A "fox-trot economy" refers to an unexpected pattern of economic growth and activity in which an economy experiences two periods of fast growth and another two periods of slow growth. This term follows the pattern of the fox-trot dance which has two fast steps and two slow steps. When an economy exhibits the fox-trot economic pattern, it experiences two periods of economic expansion and growth, followed by two periods of economic decline. Hence, this economy shows fast-fast movement, followed by slow-sow movement.

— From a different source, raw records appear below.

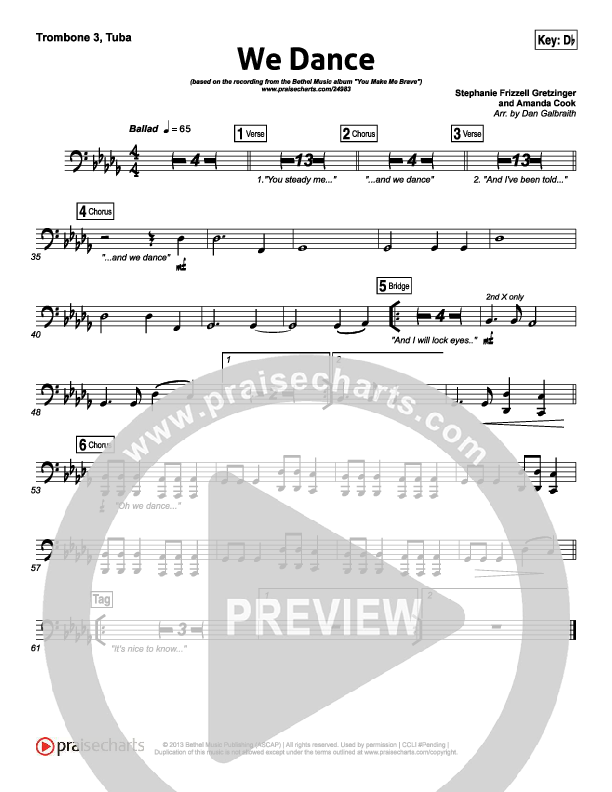 We Dance Trombone 3/Tuba (Bethel Music)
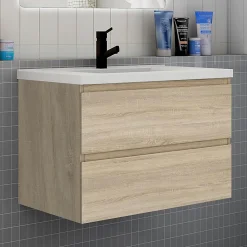AICA Sanitaire Ensemble meuble de salle de bain et lavabo chêne (L.80cm) 2 tiroirs + meuble haut + lavabo + miroir LED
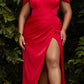 Cinderella Divine 7484 Long Off the Shoulder Corset Satin Formal Gown
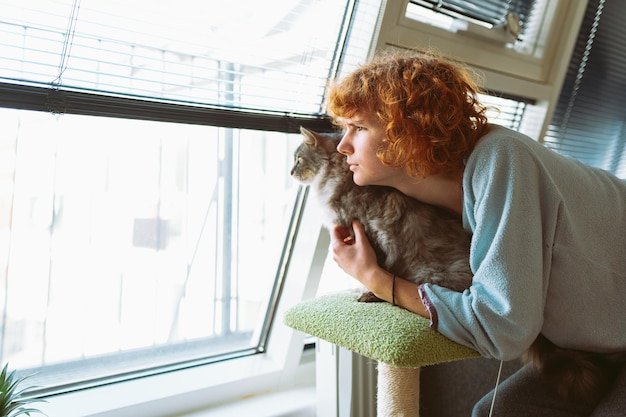 La madre gato cepilla a su mascota peluda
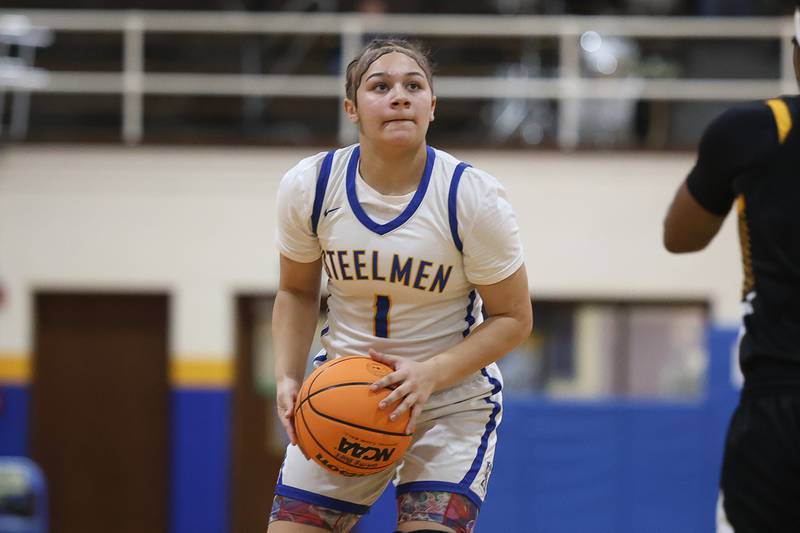 Joliet Central’s Elliana Fowler looks to take a shot against Joliet West on Thursday, Jan. 15, 2026 in Joliet.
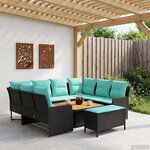 vidaXL Ensembles de meubles 7 Pièces Noir et turquoise Rotin PE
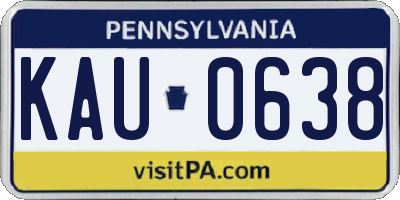 PA license plate KAU0638
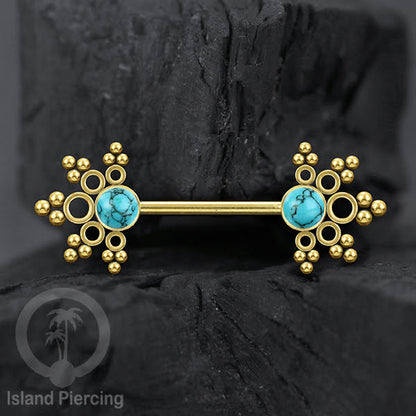 Aksesoris Tindik Puting dari baja Stainless, warna silver atau gold, dengan batu cantik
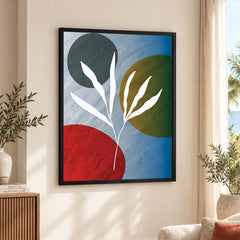 White Floral Design Over Colorful Background | Abstract Floral Artwork #0073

How does a Fox-Trot Economy Work?
A fox-trot economy has a basic pattern, which is two fast movements and then two slow movements. This economic depiction was made popular by Jeffery Saut and it describes economic growth as a period when an economy produces more goods and services and slow growth as a period when production declines. The fox-trot pattern is one of the economic patterns that predicts the dynamics of growth in an economy.
Origin of the Fox-Trot Economy
The fox-trot economy originated from the popular fox-trot ballroom dance in which two fast steps are taken by the dancer and two slow steps. When applied to an economy, it depicts a pattern of two periods of rapid growth followed by two periods of slow growth. The term "fox-trot economy" became popular in the early 2000s when Jeffery Saut, an investment strategist developed the term in an economic context.

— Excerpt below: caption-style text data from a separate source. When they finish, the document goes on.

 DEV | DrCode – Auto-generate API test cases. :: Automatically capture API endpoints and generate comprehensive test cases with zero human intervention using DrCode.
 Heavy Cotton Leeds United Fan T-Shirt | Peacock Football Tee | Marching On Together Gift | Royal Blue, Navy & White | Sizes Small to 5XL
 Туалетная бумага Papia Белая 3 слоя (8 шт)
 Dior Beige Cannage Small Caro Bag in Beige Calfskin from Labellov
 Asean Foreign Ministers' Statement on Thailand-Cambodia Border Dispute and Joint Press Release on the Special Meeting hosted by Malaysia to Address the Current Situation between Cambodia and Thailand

The Impact of a Fox-Trot Economy
In a fox-trot economy, during the periods of rapid growth, there is high spending and consumption in the economy with less saving, however, when the economic growth becomes slow, individuals begin to save rather than spend. Investors, retailers and businesses also experience a fair share of challenges in a fox-trot economy as rapid economic growth is followed by slow growth. For instance, periods of slow growth in an economy are often volatile than when there is economic growth. However, in a fox-trot economy, the economy bounces back, even after periods of slow growth.